A while back I wrote on this blog a “cry for help” about some different forms of linear regression… which given the fact that it was a kind of deep topic in statistics and most of my friends and colleagues are not uber statistics nerds, I didn’t really get any replies… But I have persevered, and continued to dive in on my own, because as Khan Academy puts it, struggling with ideas improves the brain like lifting weights.
So after also looking at some real data that my initial data mining attempts found (using World Factbook data), I have realized that in order to avoid Type I errors (false positives) due to outliers, I need to use a form of “robust regression”. This is because while standard “least squares” regression neatly has a formula that will “perfectly” fit the data (which Khan Academy also explains well), any outlier will be squared, and have a far greater impact on the results than it should. And Least Absolute Deviation (LAD), which is more intuitive also has issues with outliers, just not as much.
But, another method is commonly used called “Least Median of Squares” (LMS), which attempts to square all the residuals (the distances between the estimated line of best fit, and each of the real data points), and then find the median of these (the very middle data point). But I have been wondering if the Least Median of Squares was invented to stick with the same paradigm as traditional regression, but maybe isn’t the most efficient method.

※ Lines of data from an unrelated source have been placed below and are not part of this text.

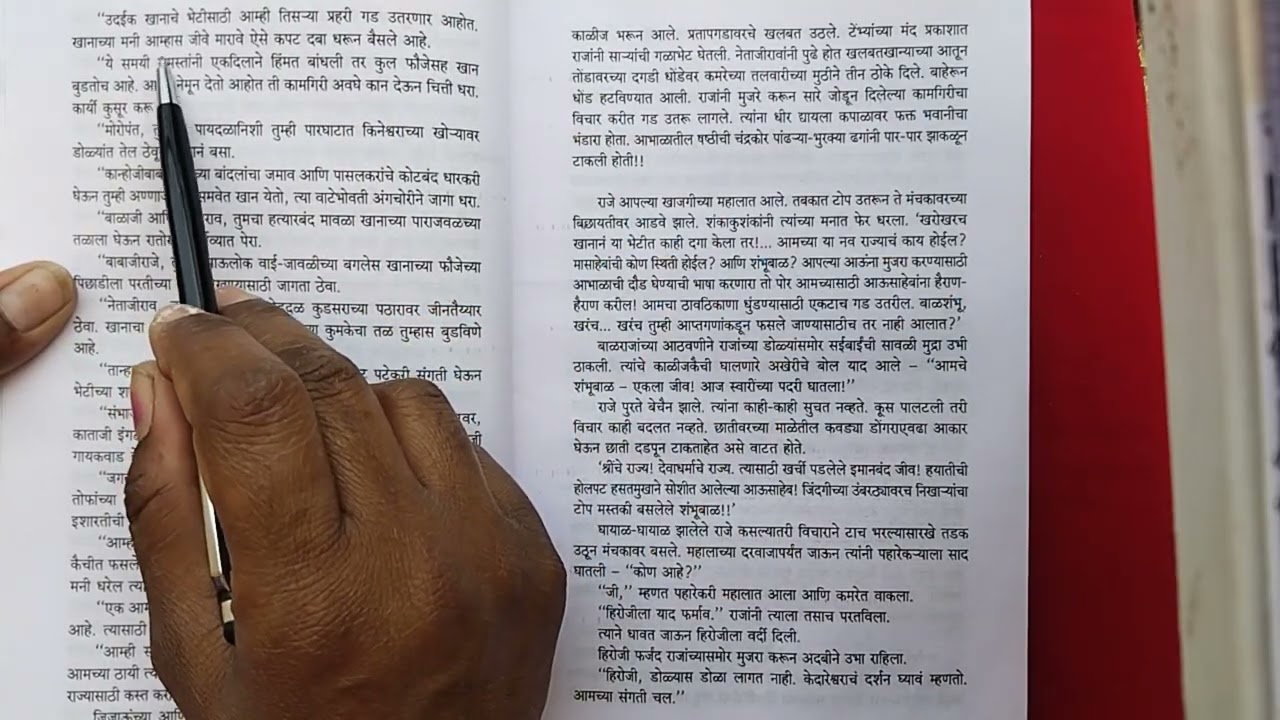 प्रतापगडच्या मोहिमेचे वर्णन 🚩.,.... छावा कादंबरी वाचन दिवस १३वा @ छत्रपती🚩🚩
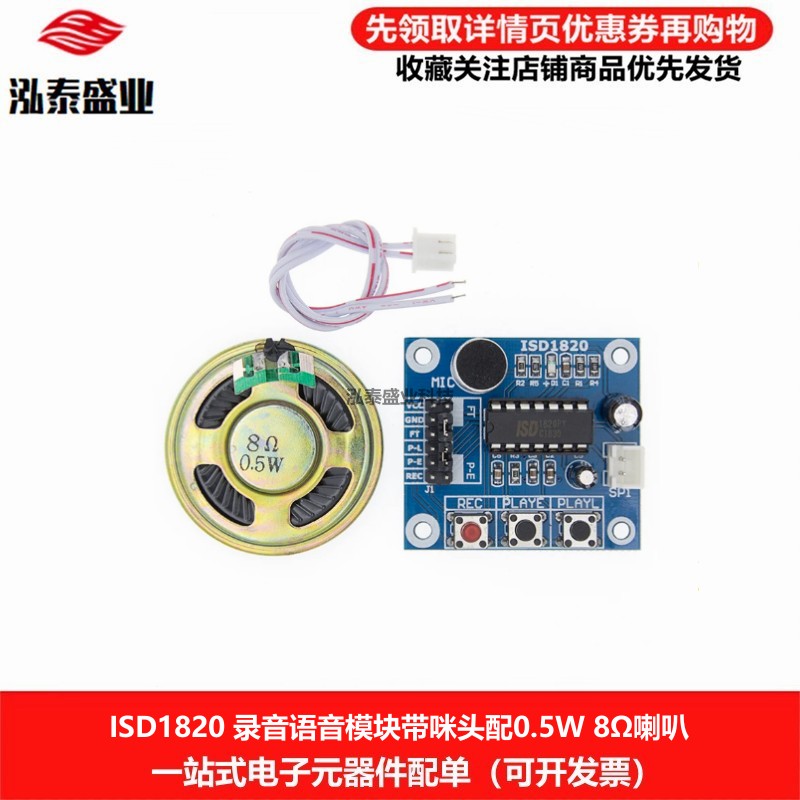 ISD1820 录音语音播放模块 扩音喊话器板载带咪头 带0.5W 8欧喇叭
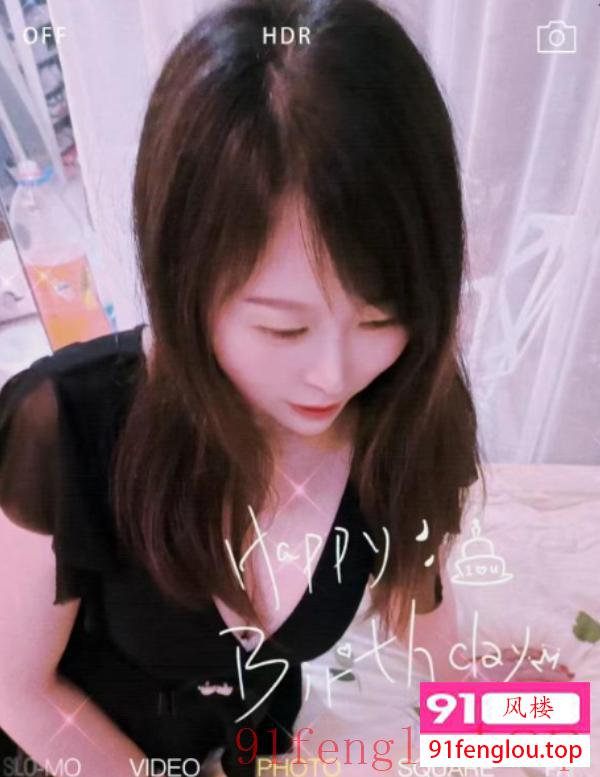 火车站风骚少妇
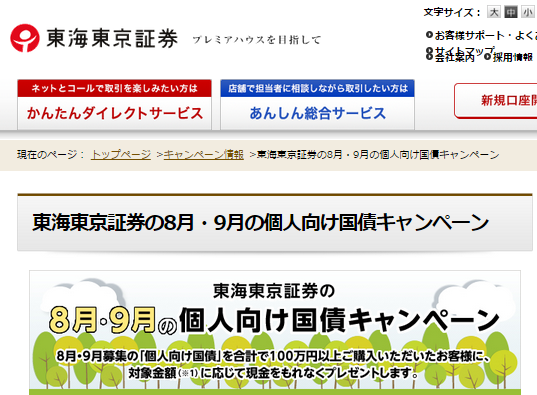 東海東京証券の個人向け国債キャンペーン8月9月画面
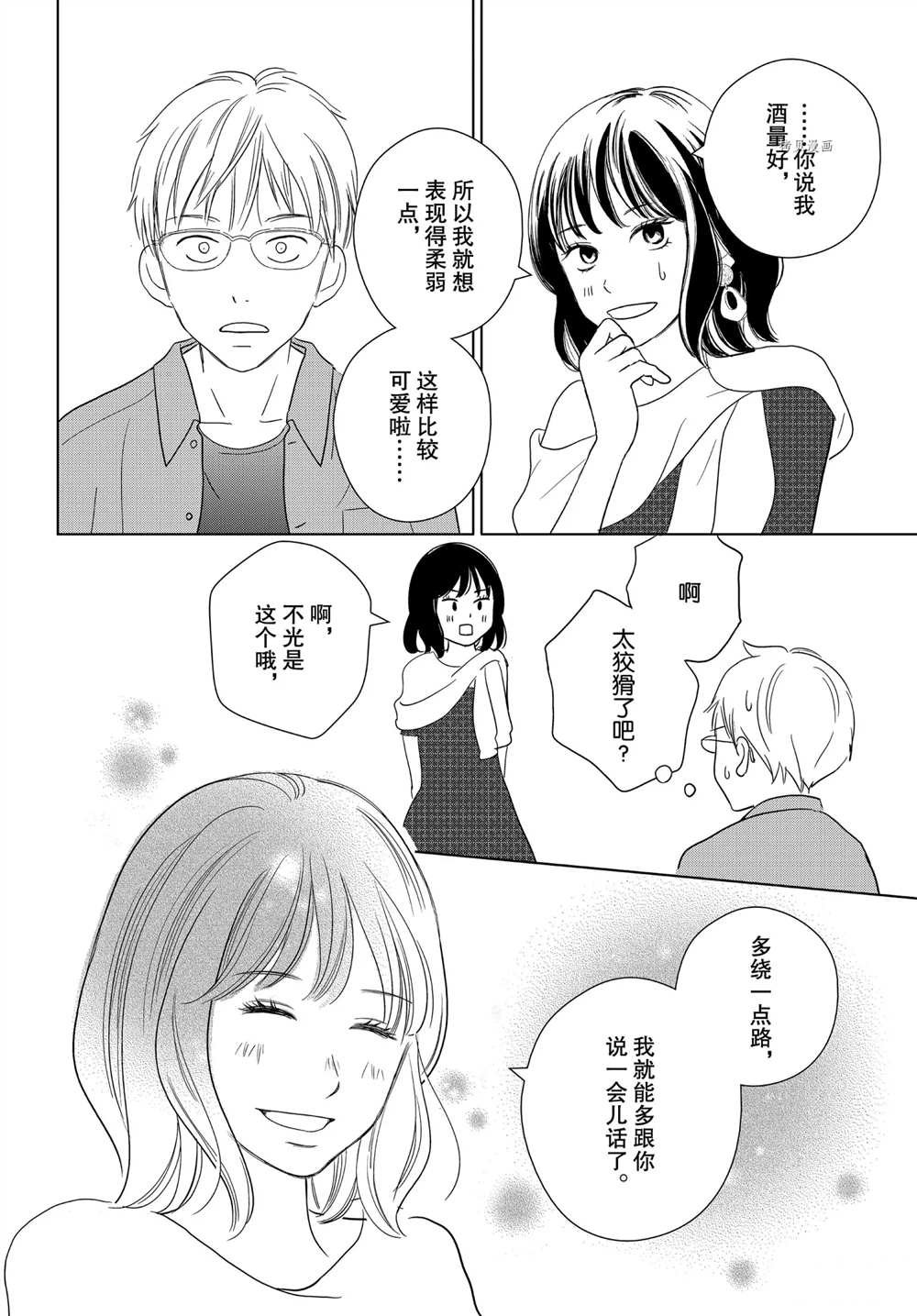 第54话 试看版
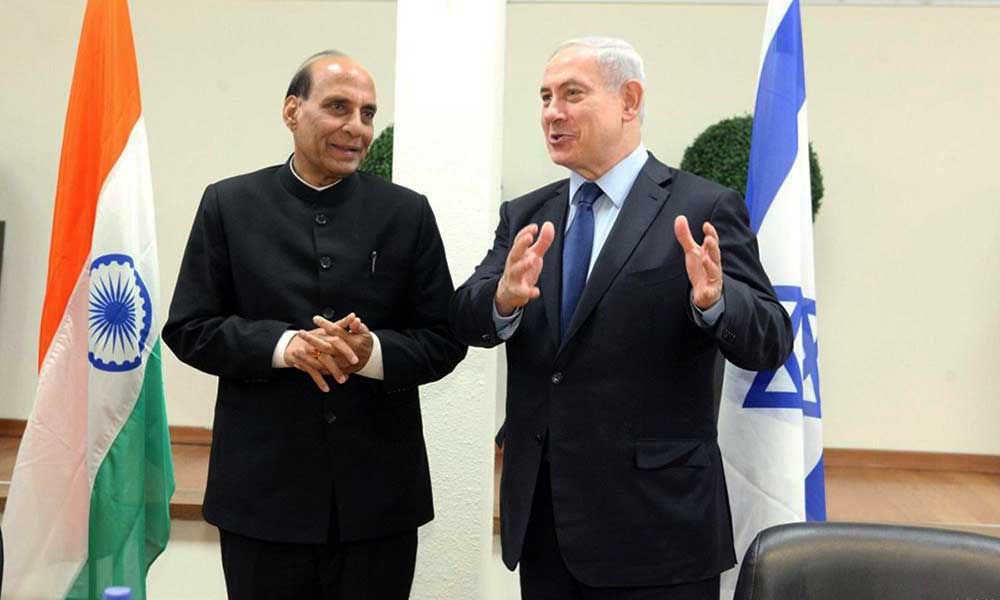 भारत और इजराइल मिलकर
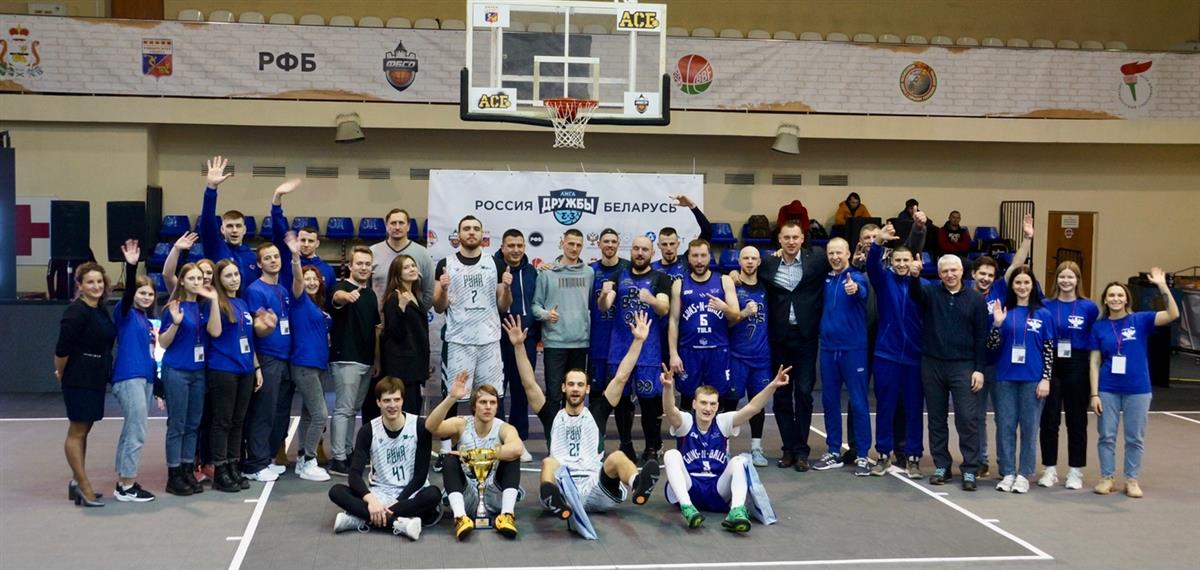 В Смоленске прошел IV тур Международного Фестиваля баскетбола 3х3 Концерна Росэнергоатом – «Лига Дружбы Россия -Беларусь»
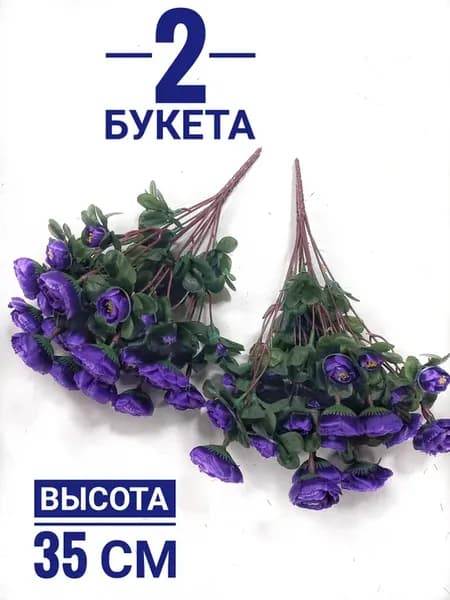 Искусственные цветы на кладбище камелия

Instead, maybe it is better to find the Least Median of Absolute Deviation (LMAD), because using the Median Absolute Deviation (MAD) is more common than finding a Median of Squares for univariate data. And of more importance, I think it might require less computational power, given that I suspect taking the absolute value of a number usually just requires changing one bit in variable, while squaring requires more operations. So if the results from LMAD are not provably worse than the results from LMS, then it would seem that LMAD is likely a better way to go.